Our beloved English language will soon disappear:

At the same conference, the Mexican novelist Carlos Fuentes said: “In the face of the silent reconquista of the United States [[Auster's] emphasis added], we confront a new linguistic phenomenon,” by which he meant that Spanish was conquering English just as it conquered the Aztec language centuries ago. According to El Siglo, Fuentes received “an intense ovation.”

If you’ve read your Flannery O’Connor, you will immediately think of her masterful story “The Displaced Person”:

She began to imagine a war of words, to see the Polish words and the English words coming at each other, stalking forward, not sentences, just words, gabble gabble gabble, flung out high and shrill and stalking forward and then grappling with each other. She saw the Polish words, dirty and all-knowing and unreformed, flinging mud on the clean English words until everything was equally dirty. She saw them all piled up in a room, all the dead dirty words, theirs and hers too, piled up like the naked bodies in the newsreel. God save me! she cried silently, from the stinking power of Satan!

According to Auster, it is “the desire of the Mexican people as a whole… to expand the Mexican culture and the Spanish language into North [sic] America,” and also to regain the Southwestern American states; an additional goal is what he calls “economic parasitism” (i.e. Mexican immigrants, legal and illegal, sending money back home to Mexico).

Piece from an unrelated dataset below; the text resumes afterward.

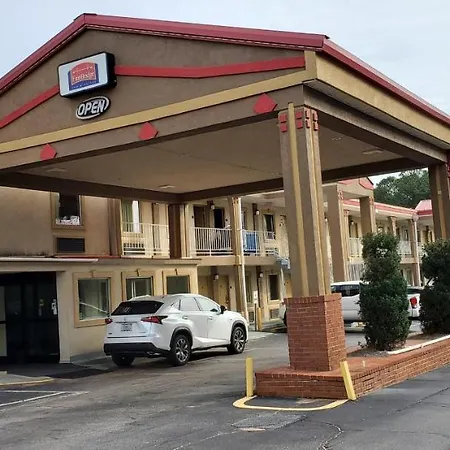Fairbridge Inn & Suites-3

The last of these goals is hard to argue with. It does not deserve to be called “parasitism” (after all, the people he’s talking about are working to earn the money they send home), but it’s a no-brainer to point out that Mexico would be in big trouble if that money stopped coming in. This isn’t what Auster sees as the big problem, though.

What this article is about is some good old-fashioned fear-mongering: those Mexicans just want to keep on coming up here until we’re all Mexicans, speakin’ Spanish and eatin’ enchiladas. This is what’s called xenophobia.

(His statements, by the way, are backed up with links to NewsMax, VDare, and Free Republic, among other reliable and unbiased news sources.)

He even goes as far as to suggest that Mexican immigration is a modern-day version of Hitler’s Anschluss.

Hitler pursued Anschluss, the joining together of the Germans in Austria with the Germans in Germany leading to the official annexation of Austria to Germany. The softer Mexican equivalent of this concept is acercamiento. The word means closer or warmer relations, yet it is also used in the sense of getting Mexican-Americans to act as a unified bloc to advance Mexico’s political interests inside the U.S., particularly in increasing immigration and weakening U.S. immigration law. Thus the Mexican government is using the Mexican U.S. population, including its radical elements, as a fifth column.

Disturbingly, his only recommendation is that we Americans “must revive our own largely forgotten and forbidden sense that we ourselves are a nation, not just a bunch of consumers and bearers of individual rights, and have the right to defend our nation as a nation.” To me, this sentence gives off such a distinct reek of Rassenstolz that I wonder if my neighbors can smell it. Anschluss indeed.